Selection:
#####

War of the Romantics

The "War of the Romantics" is a term used by some music historians to describe the schism among prominent musicians in the second half of the 19th century. Musical structure, the limits of chromatic harmony, and program music versus absolute music were the principal areas of contention. The opposing parties crystallized during the 1850s. The most prominent members of the conservative circle were Johannes Brahms, Joseph Joachim, Clara Schumann, and the Leipzig Conservatoire which had been founded by Felix Mendelssohn. Their opponents, the radical progressives mainly from Weimar, were represented by Franz Liszt and the members of the so-called New German School (Ger: Neudeutsche Schule), and by Richard Wagner. The controversy was German and Central European in origin; musicians from France, Italy, and Russia were only marginally involved. Composers from both sides looked back on Beethoven as their spiritual and artistic hero; the conservatives seeing him as an unsurpassable peak, the progressives as a new beginning in music.

The conservatives

Clara Schumann, Joseph Joachim and Johannes Brahms were early key members of a conservative group of musicians. This core of supporters maintained the artistic legacy of Robert Schumann, Clara's husband, who had died in 1856.

While Robert Schumann had been a progressive critic and editor of the influential music periodical Neue Zeitschrift für Musik, which he had founded in 1834, he was never a true admirer of Liszt.[1] However, as Schumann maintained exceptionally enthusiastic and artistically fruitful friendships with the emerging vanguard of radical romantics Liszt in particular as well as with musical conservatives such as Mendelssohn and Gade, he remained cordial with Liszt at first. He praised Liszt's piano playing in Neue Zeitschrift and reviewed his Leipzig concerts in 1840 favorably.[1] However, as Lisztomania swept through Europe after 1842, both he and Clara believed that Liszt had become self-deluded.[2] After Schumann sold the Neue Zeitschrift to Franz Brendel in 1845, it became an enthusiastic supporter of Liszt and his circle.[3] It also openly played down Mendelssohn and other conservative composers.[3] Though the final break between Liszt and Schumanns would not come until 1848, the editorial turn that Neue Zeitschrift had taken would color their relations for the rest of their lives.[3] While Liszt remained cordial and at times generous on a professional level toward the Schumanns, they became openly hostile to him.[4]

Clara Schumann had long been the more conservative aesthete in the Schumann marriage. She perceived the editorial change in Neue Zeitschrift as a slight against her husband’s legacy. The young Brahms, who had been very close to the Schumanns during Robert’s decline, also took up the cause.[5] Joachim, who was a friend of both Clara and Brahms, joined them in his opposition to Liszt and the New German School. A child prodigy, Joachim at 17 had become professor of violin at the Leipzig Conservatory, where he forged close ties with Mendelssohn, the Schumanns and Ferdinand David.[6] Two years later, he became concertmaster of the Weimar Court Orchestra under Liszt's direction.[7] His three years in Weimar left him with poor impressions of Liszt's conducting and compositions.[7] His opinion of Liszt's music and that of the rest of the New German School was reinforced by his correspondence with Brahms and Clara.[8]

Brahms's personal experience with Liszt had been limited to a single visit to Weimar in 1853, when he presented some of his compositions to a group that included Liszt, Peter Cornelius and Joachim Raff. After Liszt played some of Brahms's work, he performed his own B-minor Piano Sonata.[9] Brahms was impressed neither with Liszt's music nor with that of most of the rest of the New German School.[10] The exception was Wagner.[10] While he, Brahms, would not attempt to dissuade his fellow conservatives from despising Wagner's music, he respected it privately,[11][a 1] more than once he told his friends, "I am the best of Wagnerians."[12] Joachim, like Brahms, respected Wagner's music; however, they both also agreed that Wagner's writings were far more dangerous.[13]

The critic Eduard Hanslick was very influential on the conservatives' behalf, as his view of music as "form moving in sound" meshed with their own.[14] Associated with them at one time or another were Heinrich von Herzogenberg, Friedrich Gernsheim, Robert Fuchs, and Karl Goldmark, among others.

#####

Written task:
Please carry on the War of the Romantics article past its final sentence.

Collected data entries:
#####

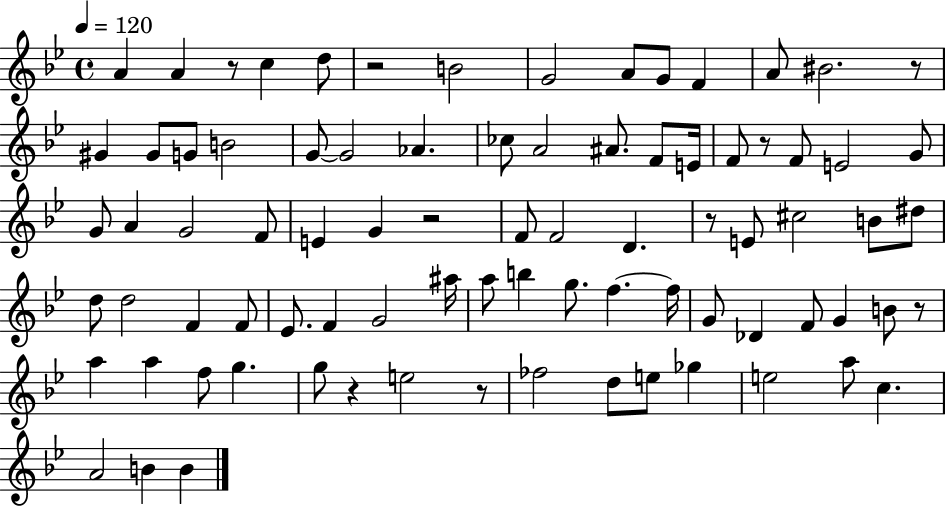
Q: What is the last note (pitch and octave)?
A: B4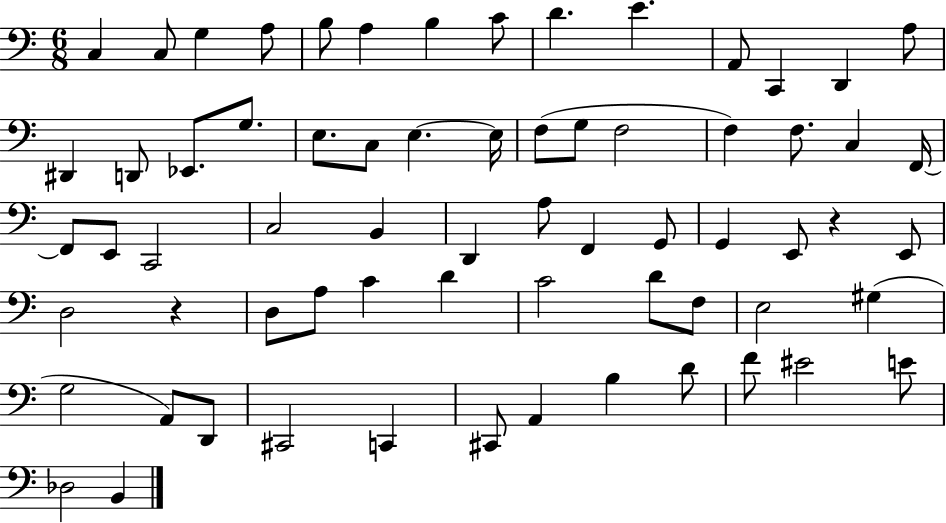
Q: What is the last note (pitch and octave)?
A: B2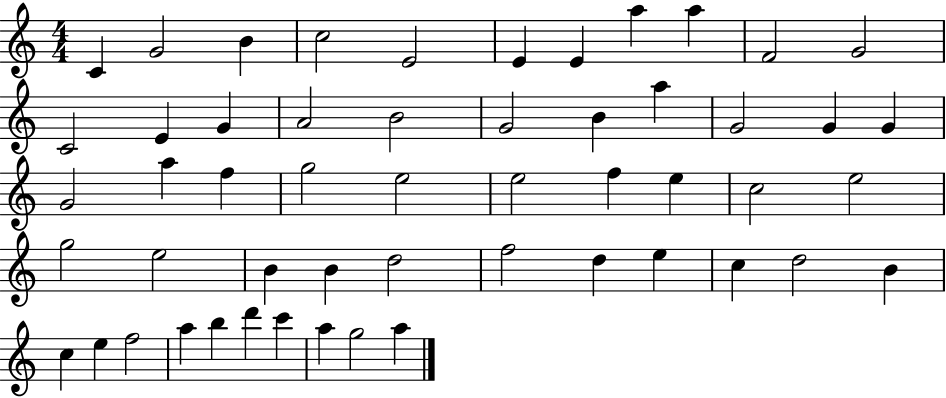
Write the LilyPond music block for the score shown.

{
  \clef treble
  \numericTimeSignature
  \time 4/4
  \key c \major
  c'4 g'2 b'4 | c''2 e'2 | e'4 e'4 a''4 a''4 | f'2 g'2 | \break c'2 e'4 g'4 | a'2 b'2 | g'2 b'4 a''4 | g'2 g'4 g'4 | \break g'2 a''4 f''4 | g''2 e''2 | e''2 f''4 e''4 | c''2 e''2 | \break g''2 e''2 | b'4 b'4 d''2 | f''2 d''4 e''4 | c''4 d''2 b'4 | \break c''4 e''4 f''2 | a''4 b''4 d'''4 c'''4 | a''4 g''2 a''4 | \bar "|."
}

#####

The response:
Liszt, Wagner, and their followers

The key figure on the Weimar ("New German") side was Franz Liszt. The other leading composer of the group was Richard Wagner. Other notable figures siding with Liszt were the critic Richard Pohl and composers Felix Draeseke, Julius Reubke, Karl Klindworth, William Mason and Peter Cornelius. The composer and pianist Hans von Bülow supported the Liszt-Wagner side until his wife, Liszt's daughter Cosima, left him for Wagner; he then switched his allegiance to Brahms.[15][a 2][a 3] It was Bülow who called Brahms the third of the Three Bs and dubbed that composer's First Symphony "The Tenth," after Beethoven's nine.[16] Pohl, brought by Liszt to serve as Weimar's unofficial critic-in-residence, championed Liszt, Berlioz and Wagner in print.[17] He also took Eduard Hanslick to task for claiming music could not be programmatic.[18]

There were several attempts, with Liszt at the centre, to create a lasting and formal society. The Neu-Weimar-Verein was one attempt to form a club. It lasted a few years and published minutes of their meetings. The Tonkünstler-Versammlung (Congress of Musical Artists), which first met in Leipzig in June 1859, was a more successful attempt at forming an organization. (See New German School.) It eventually led to the founding in 1861 of the Allgemeine Deutsche Musikverein (ADMV)(q.v.), the 'United German Musical Union', which espoused Liszt's musical enthusiasms.

Though Austrian composer Anton Bruckner took no part in the debate between conservatives and progressives, his symphonies were seen as part of the latter due to their advanced harmony, massive orchestration and extended time-scale.[19] His adulation for Wagner, which included the dedication of his Third Symphony and the quotes from Wagner's operas incorporated into that work, helped cement this impression.[19]

Main disagreements

A central point of disagreement between these two groups of musicians was between traditional and new musical forms. This was an outgrowth of the debate on the viability of the symphony genre, which had grown in the hands of Ludwig van Beethoven from one intended for entertainment to a form that included social, moral and cultural ideals.[20] Liszt and his circle favored new styles in writing and forms that would blend music with narrative and pictorial ideas.[21] Toward this end, and with the motto "New wine required new bottles" in mind, Liszt developed the symphonic poem.[22] The Leipzig/Berlin school championed the forms used by the classic masters, forms codified by musicologists such as Adolf Bernhard Marx of the early 19th century.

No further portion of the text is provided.